Posted by viperpa33s on 2006-04-18:
Discoverhater: lol, I got a quick giggle from that. Nice for you to assume something when you don't know anything about me. Because I say people need to take some responsibility, I am right away a evil person? I welcome other people's opinion and open for debate. I am a consumer just like yourself. I work very hard, take care of my 11 year old daughter. I work for a medium size retail company. I contribute to no one except to the Salvation Army, Veterans Administration, or some other needy organization that I believe in. Now that you know, are you willing to take back what you said or continue to make accusations?
Posted by Stew.old on 2006-04-18:
A fellow Libertarian, cool. Hugh, then you of all people should absolutely detest the credit card industry and be the first to call for a return to constitutional money.
Posted by Stew.old on 2006-04-18:
DiscoverHater: Great post! thanks
Posted by Coolcliftop on 2006-04-19:
These guys are tricky. Nowdays you are probably better off borrowing from the sharks down by the docks. It is easy to say just manage your accounts and be wary, but Dang it man... with all the fine print and clauses it is hard to keep up with it all. My suggestion is to maintain a small balance, check your account regulary, and call and complain a lot. My wife has been through many battles with the Visa customer service. They will give in if you have a good standing with them.
Posted by Timboss on 2006-04-19:
BLAME THE CREDIT CARD COMPANIES because
1. I didn't read the terms of the agreement 2. I don't know how to do arithmetic so I go over my limit 3. I wait until the last minute to mail my payment and hope it makes it 4. I try to pay just as little as I can so I will end up paying a whole lot more in interest that my original purcahse was 5. I kKeep charging til the cows come home regardless of my ability to pay. Damn credit card companies, slippery devils. Its not my fault.
Posted by bill on 2006-04-19:
I have to agree with Viper and Timboss. Resposibility for all the things Discoverhater said does fall on the borrower. 2% is the minimium payment: you can and should pay more.
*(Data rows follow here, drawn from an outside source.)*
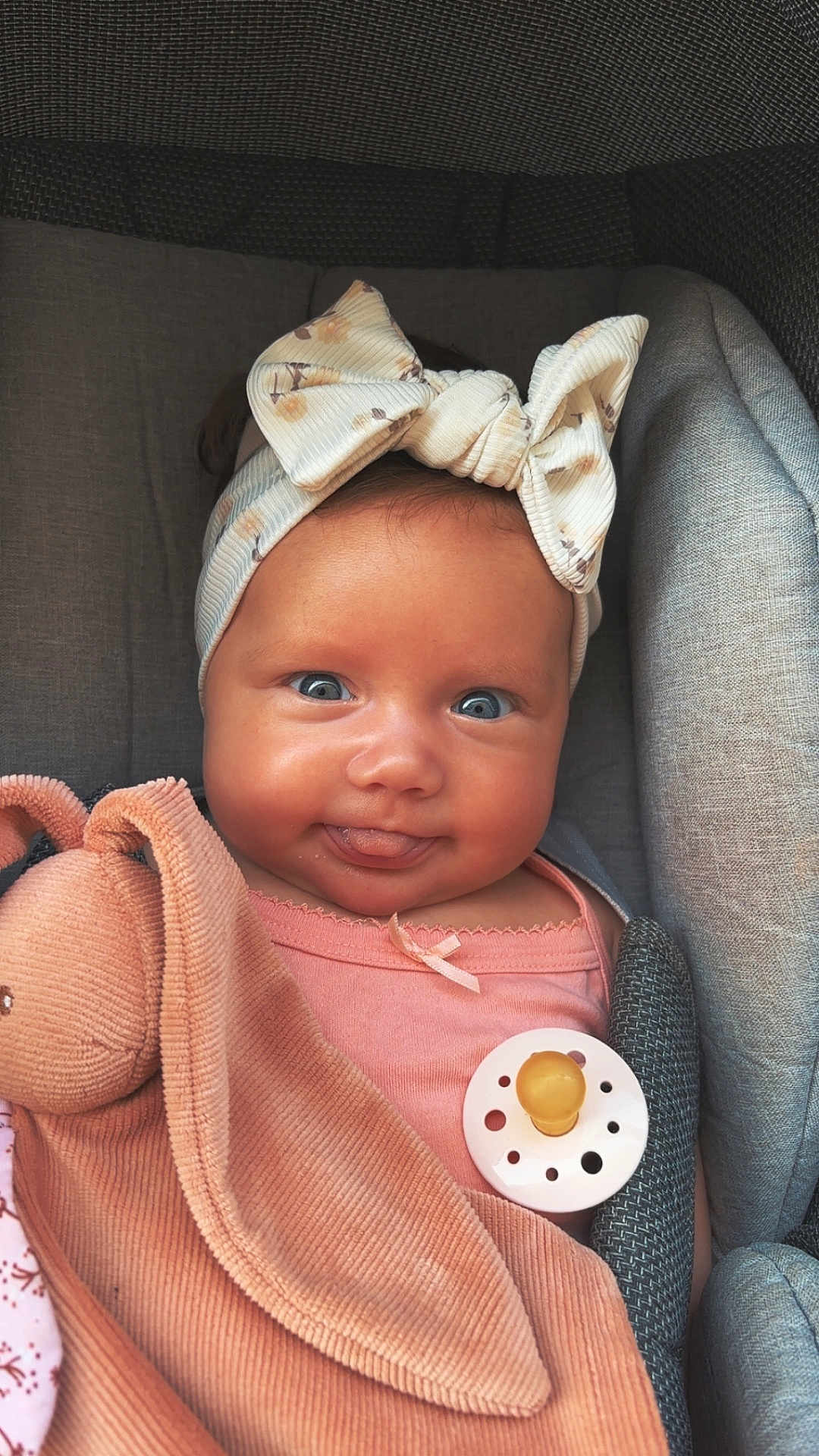 Lolie a rejoint le concours — aidez-le/la à gagner de superbes lots ! baby, child, blue_eyes, bow_headband, pink_clothing, pacifier, plush_toy, bunny, smiling, tongue_out, cute, infant, soft_texture, cushioned_seat, portrait, close_up, indoors, happy, headwear, skin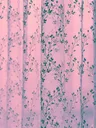 Floral curtains lit in pink and green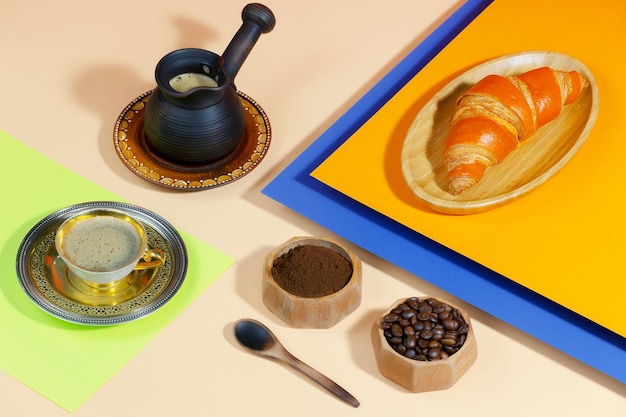 Coffee in a cup with dessert on a bright colored background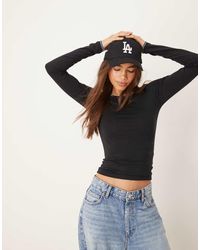 Miss Selfridge - Camiseta Negra De Manga Larga Con Pespuntes En Contraste De -Azul Marino - Lyst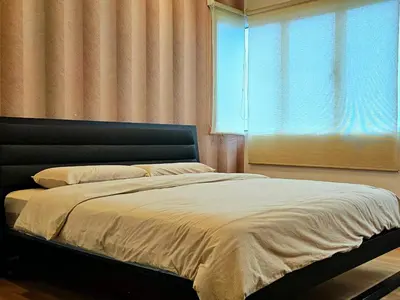 a bedroom with a large bed with a window at \u65e5\u5f0f10\u697c7\u53f7 Comfy Japanese Style Unblocked Paddy View in Sekincan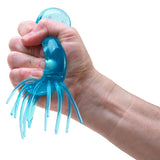A hand squeezing a blue, translucent jellyfish-shaped squishy toy with long tentacles against a white background.
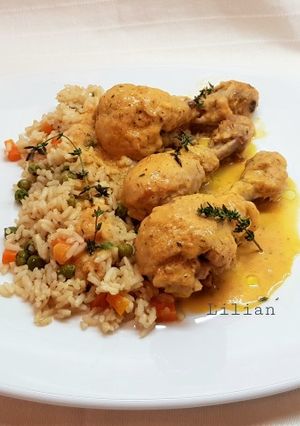A picture of Lemon Chicken Drumsticks with Brown Rice & Vegetables.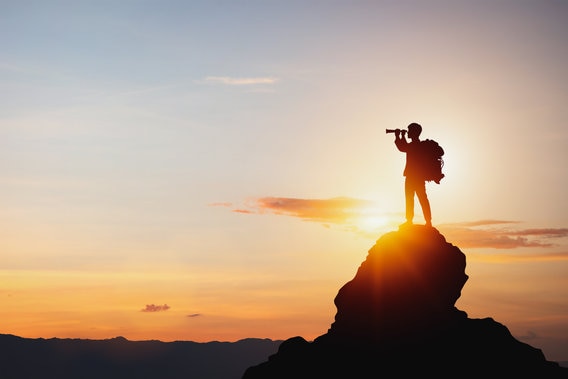 Silhouette of man holding binoculars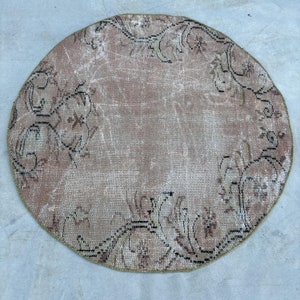 May include: A round rug featuring a faded dusty rose and beige color palette with a distressed texture. The design includes intricate black and dark brown floral and vine motifs arranged in a circular border pattern around the center.
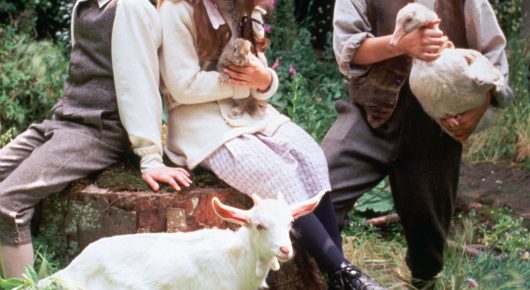 Still from The Secret Garden: two children sit on a tree stump with a white goat in front of them, one holding a white bird.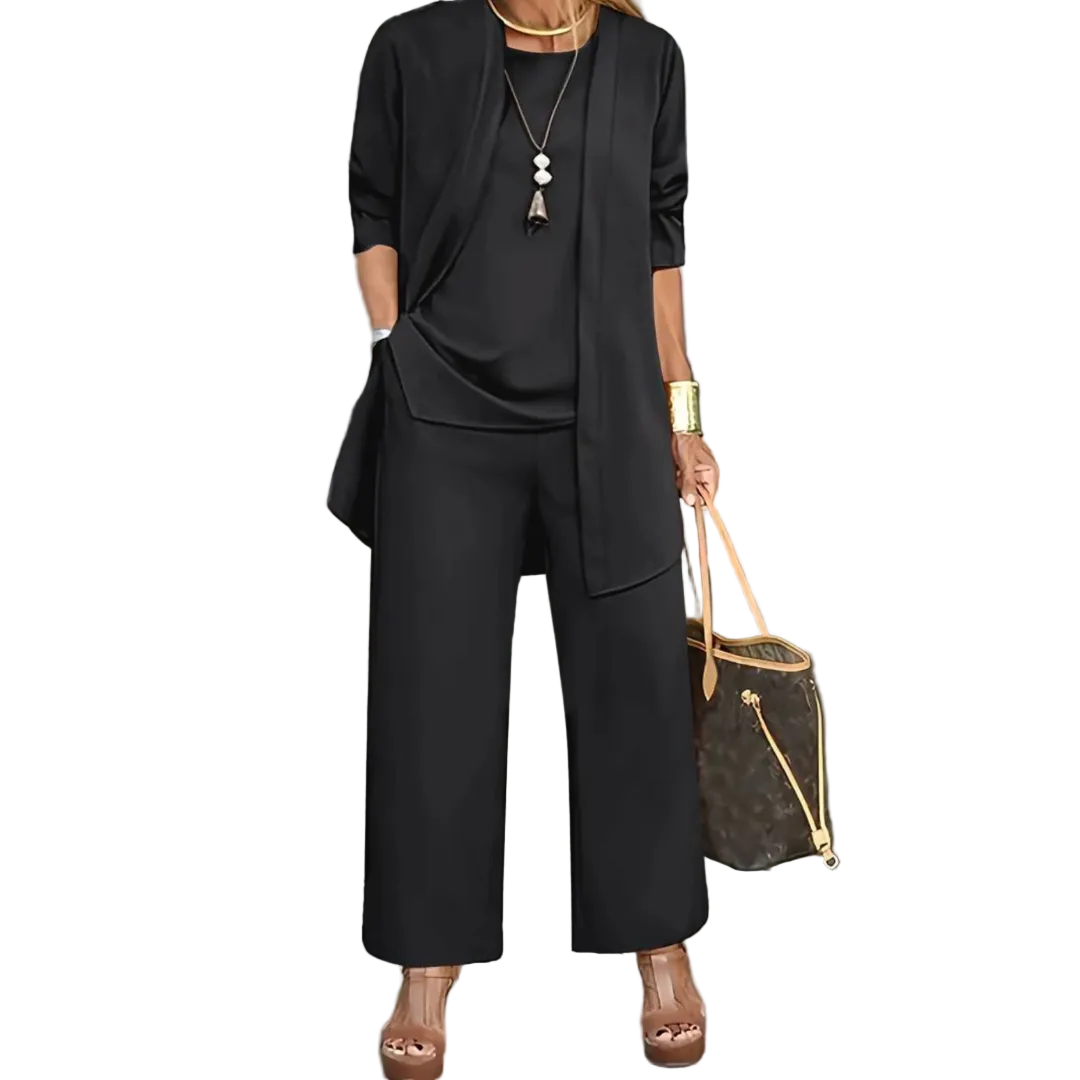 Three-piece women's casual set featuring a top, pants, and cardigan arranged neatly. The top has short sleeves, the pants are full-length, and the 1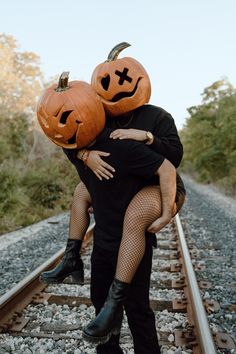 two people dressed up as jack and pumpkins hugging on train tracks with trees in the background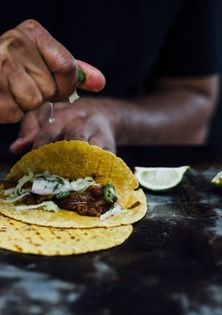 Pulled pork tacos with apple and serrano slaw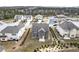Aerial view of a neighborhood featuring beautiful landscaped lawns, single Gathering homes, and mature trees at 2466 Bear Mountain St, Lithonia, GA 30058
If the finance charge puts you over your limit, then you were to close to the limit to start with. Give yourself a cushion. Pay the bill when you recieve it not the day its due. If doing any of these things is difficult you need to stop using the card.
Posted by makingmegopostal on 2006-04-29:
You posters that are on the side of the credit card companies apparently are clueless. When you sign up for a credit card you get a certain rate. You expect that rate to stay the same unless you do something stupid like pay late or go over your balance. Now the credit card companies will claim they periodically review your credit and if they think the balances you have on other credit cards are too high, or if you have had to many credit inquiries (which they are the ones doing it so as to check your credit), they raise your rate to the default rate. They are not acting in good faith and most consumers expect banks to have higher ethics as they are dealing with the livlihood of their customers. I honestly believe you people work for Bank of America which has skirted the law so as to get rich just like a loan shark. Bankers who used to have a high degree of respect are now below used car salesman and lawyers as far as ethical respect goes. So yes, I am guilty of trusting the bank to treat me with a high degree of fiduciary responibility/ethics that they used to hold sacred. Banks like Bank of America are equivalent to Loan Sharks. There is no other way to look at it. Blaming the victim for being naive and trusting them is just plain sick!